True, this list is very American focused.  It's difficult to post a general recommendations guide that applies well to different countries, because of availability and relative pricing.  If anyone's looking for a PSU and a number of these units aren't available, it's probably best to simply post a thread that includes online store(s) that you can purchase from.



> Good job ceewi1, are you going to stick this (or add a link in the existing sticky)


Thanks, I've stuck a thread linking to the four guides I've just added (including this one).  Not sure if there's a better way of balancing exposure/cleanliness.


----------



## ThatGuy16

Very nice list, well put together 
I might get the antec trio power sometime since i can just pick it up at best buy or circut city


----------



## blurblock

how did you calculate the total output of the PSU ?  .


----------



## The_Beast

I think the list looks really good


----------



## ceewi1

Thanks.  With regard to calculating the total +12V output, the best way to do it is to take the total wattage available on the +12V rails and divide it by 12.  For example, with the Quattro 1000W: http://www.newegg.com/Product/ShowI...,+CUL,+FCC,+TUV,+CE,+C-tick,+CCC,+CB+-+Retail.  You can see that the label indicates that up to 840W can be output over the 4 12V rails.  840/12=70A.

The information can sometimes be provided on a product website or manual, and not on the label.  There are some manufacturers that don't provide this information at all (thery're not required to under the ATX spec).  In this case, there's no way to tell aside from conducting the sort of definitive testing that can only be performed with proper load testing equipment.


----------



## 911aaron

You should add like a "ceewi1's pick." What you would recommend the most.


----------



## ceewi1

Good idea.  I've gone through and added 5 top choices at various pricepoints.


----------



## nffc10

Nice list mate. You recommended to me a while ago the Antec Earthwatts range. I got the 430W one and it's brilliant, it powers my Athlon 6000+ computer fine now i've sorted the temperatures out. Also the prices aren't too bad either, there's a few on here:
http://www.ebuyer.com/customer/sear...rue&intStoreID=2&intCatID=149&bolShowAll=true


----------



## ceewi1

Thanks.  I've added the EA430 at least as long as the MIR lasts.  The UK prices are very good, but in the US there's generally comparable or even slightly better units available at the same price.


----------



## spanky

Nicely done.


----------



## Del

Do you consider the weight of the PSU when deciding?


----------



## Tayl

No. Or at least I don't. What importance does the weight of the PSU have to do with it's sufficiency to output a decent amount of volts at a steady constant?

Rove.


----------



## Del

Quality parts and metals wiegh more than the cheapo stuff.


----------



## ceewi1

To some extent.  If I'm picking up an unknown unit, the weight gives me some indication as to its quality.  The majority of cheap PSUs have tiny heatsinks, sometimes very thin wires, and are often lacking in other circuitry, which means they're usually quite light.  Units capable of putting out more power generally just require more "stuff" in them to do that.

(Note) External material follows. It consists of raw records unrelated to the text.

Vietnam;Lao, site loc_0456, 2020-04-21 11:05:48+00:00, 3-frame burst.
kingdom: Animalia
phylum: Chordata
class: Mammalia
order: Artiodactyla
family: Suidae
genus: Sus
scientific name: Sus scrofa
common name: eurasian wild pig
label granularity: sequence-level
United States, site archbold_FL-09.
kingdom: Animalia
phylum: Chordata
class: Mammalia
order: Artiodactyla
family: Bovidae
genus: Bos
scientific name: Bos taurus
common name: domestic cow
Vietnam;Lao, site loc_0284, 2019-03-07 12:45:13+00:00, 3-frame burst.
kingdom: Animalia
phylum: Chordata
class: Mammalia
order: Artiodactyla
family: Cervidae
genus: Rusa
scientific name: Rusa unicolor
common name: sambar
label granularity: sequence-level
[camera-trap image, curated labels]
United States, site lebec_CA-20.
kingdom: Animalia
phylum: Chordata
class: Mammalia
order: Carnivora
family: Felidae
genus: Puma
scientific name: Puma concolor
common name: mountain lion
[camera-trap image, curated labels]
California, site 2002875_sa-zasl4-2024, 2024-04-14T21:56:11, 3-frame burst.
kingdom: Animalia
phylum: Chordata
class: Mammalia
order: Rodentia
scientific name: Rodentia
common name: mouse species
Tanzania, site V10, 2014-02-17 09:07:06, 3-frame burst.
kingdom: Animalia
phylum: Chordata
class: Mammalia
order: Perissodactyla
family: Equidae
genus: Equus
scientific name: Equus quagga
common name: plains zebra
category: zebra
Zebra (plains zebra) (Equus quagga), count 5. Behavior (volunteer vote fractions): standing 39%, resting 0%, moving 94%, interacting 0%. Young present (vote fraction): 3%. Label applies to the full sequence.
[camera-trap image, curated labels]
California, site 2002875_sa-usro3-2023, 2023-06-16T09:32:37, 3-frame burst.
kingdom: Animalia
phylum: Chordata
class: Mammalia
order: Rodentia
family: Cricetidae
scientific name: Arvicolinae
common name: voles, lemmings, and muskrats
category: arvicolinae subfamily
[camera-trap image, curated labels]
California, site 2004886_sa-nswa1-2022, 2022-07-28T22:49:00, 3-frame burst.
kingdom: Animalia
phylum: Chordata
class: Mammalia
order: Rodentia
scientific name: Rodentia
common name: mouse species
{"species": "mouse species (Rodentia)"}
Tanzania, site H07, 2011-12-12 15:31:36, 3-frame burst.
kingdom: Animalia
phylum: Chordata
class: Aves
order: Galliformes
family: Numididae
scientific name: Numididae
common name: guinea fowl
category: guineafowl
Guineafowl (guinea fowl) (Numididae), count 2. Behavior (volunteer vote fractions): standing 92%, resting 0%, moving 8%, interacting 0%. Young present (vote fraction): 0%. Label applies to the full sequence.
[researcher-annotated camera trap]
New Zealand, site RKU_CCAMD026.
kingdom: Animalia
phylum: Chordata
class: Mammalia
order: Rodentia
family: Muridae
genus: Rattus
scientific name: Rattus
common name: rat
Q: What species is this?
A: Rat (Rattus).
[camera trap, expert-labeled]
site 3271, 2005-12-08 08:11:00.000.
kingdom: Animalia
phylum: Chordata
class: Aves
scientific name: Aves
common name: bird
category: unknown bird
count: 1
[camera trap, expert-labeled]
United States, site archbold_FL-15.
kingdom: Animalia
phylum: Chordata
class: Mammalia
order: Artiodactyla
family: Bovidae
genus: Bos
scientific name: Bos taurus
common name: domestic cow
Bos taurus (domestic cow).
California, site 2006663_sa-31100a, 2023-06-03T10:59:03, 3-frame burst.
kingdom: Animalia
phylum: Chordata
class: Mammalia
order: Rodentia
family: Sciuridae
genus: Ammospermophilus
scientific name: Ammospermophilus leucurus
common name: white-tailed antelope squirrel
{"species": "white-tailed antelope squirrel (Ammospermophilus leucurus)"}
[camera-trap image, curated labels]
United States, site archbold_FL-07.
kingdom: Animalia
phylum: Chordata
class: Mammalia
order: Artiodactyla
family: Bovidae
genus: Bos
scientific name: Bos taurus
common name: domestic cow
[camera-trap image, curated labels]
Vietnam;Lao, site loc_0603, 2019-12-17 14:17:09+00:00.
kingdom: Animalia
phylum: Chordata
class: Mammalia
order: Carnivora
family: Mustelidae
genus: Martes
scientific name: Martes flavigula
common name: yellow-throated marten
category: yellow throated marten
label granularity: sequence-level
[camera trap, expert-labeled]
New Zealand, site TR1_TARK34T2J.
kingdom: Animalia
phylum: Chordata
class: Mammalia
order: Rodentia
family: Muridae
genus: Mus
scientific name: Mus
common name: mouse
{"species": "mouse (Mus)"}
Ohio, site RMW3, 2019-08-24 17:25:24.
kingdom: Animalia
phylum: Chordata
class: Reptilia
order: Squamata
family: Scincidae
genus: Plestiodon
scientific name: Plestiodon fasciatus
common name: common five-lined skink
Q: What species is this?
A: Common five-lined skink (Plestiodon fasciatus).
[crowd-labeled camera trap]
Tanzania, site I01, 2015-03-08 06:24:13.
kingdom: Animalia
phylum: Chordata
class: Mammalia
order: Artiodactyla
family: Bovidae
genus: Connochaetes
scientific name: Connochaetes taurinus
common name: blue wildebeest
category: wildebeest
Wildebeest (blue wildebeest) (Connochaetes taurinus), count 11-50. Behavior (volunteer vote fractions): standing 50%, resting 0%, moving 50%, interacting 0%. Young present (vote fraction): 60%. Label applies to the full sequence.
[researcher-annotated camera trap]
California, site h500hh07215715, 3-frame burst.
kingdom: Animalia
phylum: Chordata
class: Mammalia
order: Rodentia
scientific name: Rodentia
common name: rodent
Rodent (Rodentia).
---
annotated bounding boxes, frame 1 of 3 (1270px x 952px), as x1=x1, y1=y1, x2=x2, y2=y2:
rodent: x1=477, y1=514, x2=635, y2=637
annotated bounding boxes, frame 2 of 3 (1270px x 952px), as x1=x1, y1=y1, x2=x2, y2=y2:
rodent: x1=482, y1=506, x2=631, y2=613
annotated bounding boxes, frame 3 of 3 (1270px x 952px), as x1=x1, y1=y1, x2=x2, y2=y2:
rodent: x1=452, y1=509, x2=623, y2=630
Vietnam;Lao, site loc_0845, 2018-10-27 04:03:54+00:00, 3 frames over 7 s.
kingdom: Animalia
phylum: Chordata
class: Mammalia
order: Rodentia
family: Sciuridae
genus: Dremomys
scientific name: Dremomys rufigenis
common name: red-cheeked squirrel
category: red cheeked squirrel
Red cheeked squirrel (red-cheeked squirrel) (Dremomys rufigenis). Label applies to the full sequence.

That said, it's by no means a reliable comparison, low efficiency units will need larger heatsinks to cope with the temperatures, for example.  When writing guides like this, I'm able to get far more detailed information on the PSUs, and the weight becomes superfluous.


----------



## Del

ceewi1 said:


> To some extent.  If I'm picking up an unknown unit, the weight gives me some indication as to its quality.  The majority of cheap PSUs have tiny heatsinks, sometimes very thin wires, and are often lacking in other circuitry, which means they're usually quite light.  Units capable of putting out more power generally just require more "stuff" in them to do that.
> 
> That said, it's by no means a reliable comparison, low efficiency units will need larger heatsinks to cope with the temperatures, for example.  When writing guides like this, I'm able to get far more detailed information on the PSUs, and the weight becomes superfluous.


 Most units are unknown to me at the moment.
I noticed that on the list is one unit similar to this one:
http://www.newegg.com/product/product.asp?item=N82E16817182089
This one has a higher efficiency and two fans. It is a little more even with the instant discount but I wouldn't think it would be enough to make it not worth the few extra dollars. Please point out where I'm wrong.


----------



## ceewi1

This is why I'm a little reluctant to recommend any Rosewill units at all - they're all over the place.  These two are completely unrelated.  The one you've linked to is made by a completely different company than the one in my guide (Rosewill, like many other companies, doesn't make their own PSUs).

The one you linked to is made by Solytech.  I know something of the platform, and it's terrible.  I wouldn't expect it to output much more than 350W without blowing up, and even then the efficiency is terrible.


----------



## Del

O.O
I'm glad I asked! Thank you very much!
I think I'll get the 500W on page one. Thank you so much!


----------



## ceewi1

BUMP for Post-Christmas Specials Update.  A good time to buy a PSU at the moment...


----------



## BluePlum

A dell XPS M1730?


----------



## ceewi1

BluePlum said:


> A dell XPS M1730?


What about it?


----------



## BluePlum

there good....


----------



## Iluvpenguins

BluePlum said:


> there good....



this is PSU...not laptop.


----------



## ztrain727

Obviously you know your stuff. I just feel a little worried, however, when I read reviews for the Antec NeoHE 380W. Could you possibly point out what makes this unit such a great deal for the price. You say the Ultra XVS 500-Wat is "reasonably well built", but would the XVS still outperform the Antec you think? If so, would the increase in performance be significant if I were to step up to the Ultra XVS 500-Watt? Will the Antec unit be trustworthy and easily power a 7900gt? 

Anyway, thank you so much for this list. It's really great for everyone, but especially for people like me who are clueless when it comes to PSU's. Thanks!


----------



## ztrain727

My browser timed out and I thought my other post got erased. This has happened twice today...really starting to bother me...SORRY!


----------